> **Short problem**:
Copy out every line of the records below, unchanged, starting at the line that contains "Upon viewing this" and continuing through the end of the records, with both of those lines included.

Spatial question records
·····
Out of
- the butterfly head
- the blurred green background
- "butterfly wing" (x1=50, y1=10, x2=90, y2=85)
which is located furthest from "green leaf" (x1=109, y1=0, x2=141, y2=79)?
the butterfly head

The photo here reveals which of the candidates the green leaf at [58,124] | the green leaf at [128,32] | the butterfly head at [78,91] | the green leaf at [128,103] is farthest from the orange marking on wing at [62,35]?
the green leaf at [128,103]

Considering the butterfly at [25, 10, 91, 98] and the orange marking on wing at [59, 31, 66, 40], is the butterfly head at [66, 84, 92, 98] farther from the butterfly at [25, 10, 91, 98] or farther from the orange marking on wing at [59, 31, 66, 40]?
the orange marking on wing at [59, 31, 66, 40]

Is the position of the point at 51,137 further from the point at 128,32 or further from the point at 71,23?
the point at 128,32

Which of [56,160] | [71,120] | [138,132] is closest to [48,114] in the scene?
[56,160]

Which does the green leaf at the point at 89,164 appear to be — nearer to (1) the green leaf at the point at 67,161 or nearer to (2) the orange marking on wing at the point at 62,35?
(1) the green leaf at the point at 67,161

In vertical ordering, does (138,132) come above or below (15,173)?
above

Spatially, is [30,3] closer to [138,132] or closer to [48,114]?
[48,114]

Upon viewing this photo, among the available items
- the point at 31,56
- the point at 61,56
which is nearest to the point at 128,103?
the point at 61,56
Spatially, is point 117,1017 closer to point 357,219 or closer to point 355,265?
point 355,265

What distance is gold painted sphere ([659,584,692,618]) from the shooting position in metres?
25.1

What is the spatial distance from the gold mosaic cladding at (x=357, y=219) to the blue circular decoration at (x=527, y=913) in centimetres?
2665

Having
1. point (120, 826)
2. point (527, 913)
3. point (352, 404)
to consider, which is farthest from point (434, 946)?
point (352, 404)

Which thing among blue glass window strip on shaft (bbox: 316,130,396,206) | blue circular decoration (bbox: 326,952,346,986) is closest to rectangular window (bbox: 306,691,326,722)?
·····
> **Full solution**:
Upon viewing this photo, among the available items
- the point at 31,56
- the point at 61,56
which is nearest to the point at 128,103?
the point at 61,56
Spatially, is point 117,1017 closer to point 357,219 or closer to point 355,265?
point 355,265

What distance is gold painted sphere ([659,584,692,618]) from the shooting position in metres?
25.1

What is the spatial distance from the gold mosaic cladding at (x=357, y=219) to the blue circular decoration at (x=527, y=913) in centimetres?
2665

Having
1. point (120, 826)
2. point (527, 913)
3. point (352, 404)
to consider, which is farthest from point (434, 946)?
point (352, 404)

Which thing among blue glass window strip on shaft (bbox: 316,130,396,206) | blue circular decoration (bbox: 326,952,346,986) is closest to rectangular window (bbox: 306,691,326,722)?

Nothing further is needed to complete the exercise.